Speeding through Boone, N.C he smashed into a sign post, partially wrecking the car, but he and Lucy were unhurt. In Miami they picked up explicit information on construction progress of a naval air base from one of Ludvig’s henchmen; rolled on to Key West; then came back to New York in time for Ludvig to stroll into a bookstore just as agents of the FBI arrested tow members of another spy ring. The G-men spotted Ludvig but let him alone. Ludvig thought it was luck.

Now his nerves began to crack, his stomach was kicking up again and he sat down to write his Nazi masters that he had to have tow-weeks vacation.

Completely unnerved and badly frightened, he scuttled underground to a summer resort in Pennsylvania. He played chess, took up lawn bowling and went on hayrides with the other guest. It did no good. He couldn’t even enjoy his stamp collecting.

Article #7: He Knew He Was Hunted

Back I the Queens boarding house, he wrote frantically to Berlin begging to be relieved of his assignment. They told him to stay.

Then he planned his getaway-by auto to the West Coast, by ship to Japan and home. Early in August he made a break for it.

FBI agents in relays chased the squat, ruddy-faced man without a hat in a wild 3000-mile cross-country trek. At 90 miles an hour he whipped along main highways and over lonely back roads. He knew now that he was hunted. He weaved expertly in and out of traffic. He ripped past stop lights.
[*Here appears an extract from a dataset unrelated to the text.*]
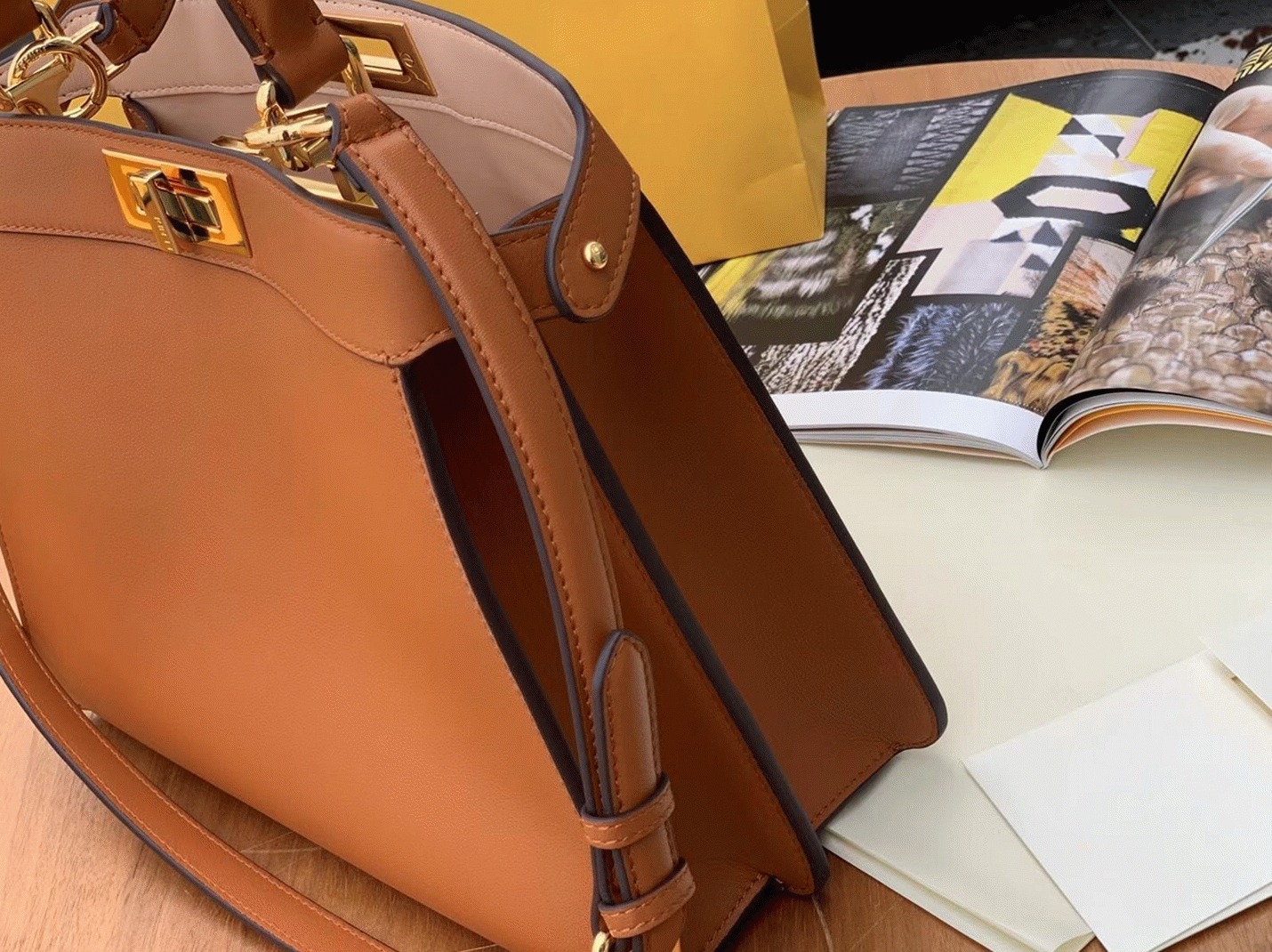 Top Quality Replica F**di Peekaboo ISeeU Medium Bag In Brown Calfskin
Twice he was cautioned by traffic police.

Careening across state after state, he still found time to check activities at Wright Field near Dayton, Ohio: to pick up a couple of soldiers based at Selfridges Field, Mich., and pump them about the cost of fighter planes parked on the field.

In a lonely cabin in Yellowstone Park he burned careful compilations of American military strength listed by corps areas and divisions. FBI agents teletyped ahead that the subject was getting jumpy.

By the time he reached Missoula, Mont., he was too jittery to drive. He stored the car and took a bus for Cle Elum, Wash., a little town near Seattle.

And in the deserted bus station there federal agents closed in on him. His shifty eyes widened in alarm. Then he shrugged his shoulders and went along without a struggle. One of his last acts was to try to buy his freedom from a jail guard for $50,000.

FBI men quickly corralled seven of Ludvig’s cohorts, including the two women. The eighth they got as a direct result of the $50,000 bribe offer. The eighth man was supposed to pay it.

The end of the trail for Kurt Ludvig came in New York’s Southern District Court on March 13, 1942, almost tow years to the day after he’d landed in New York.

Staring straight ahead, the weak-chinned 38-year-old spy heard the court sentence his confederates to a total of 112 years in prison.

Then he heard his own sentence; “Kurt Frederick Ludvig…convicted of espionage…20 years in a federal penitentiary.”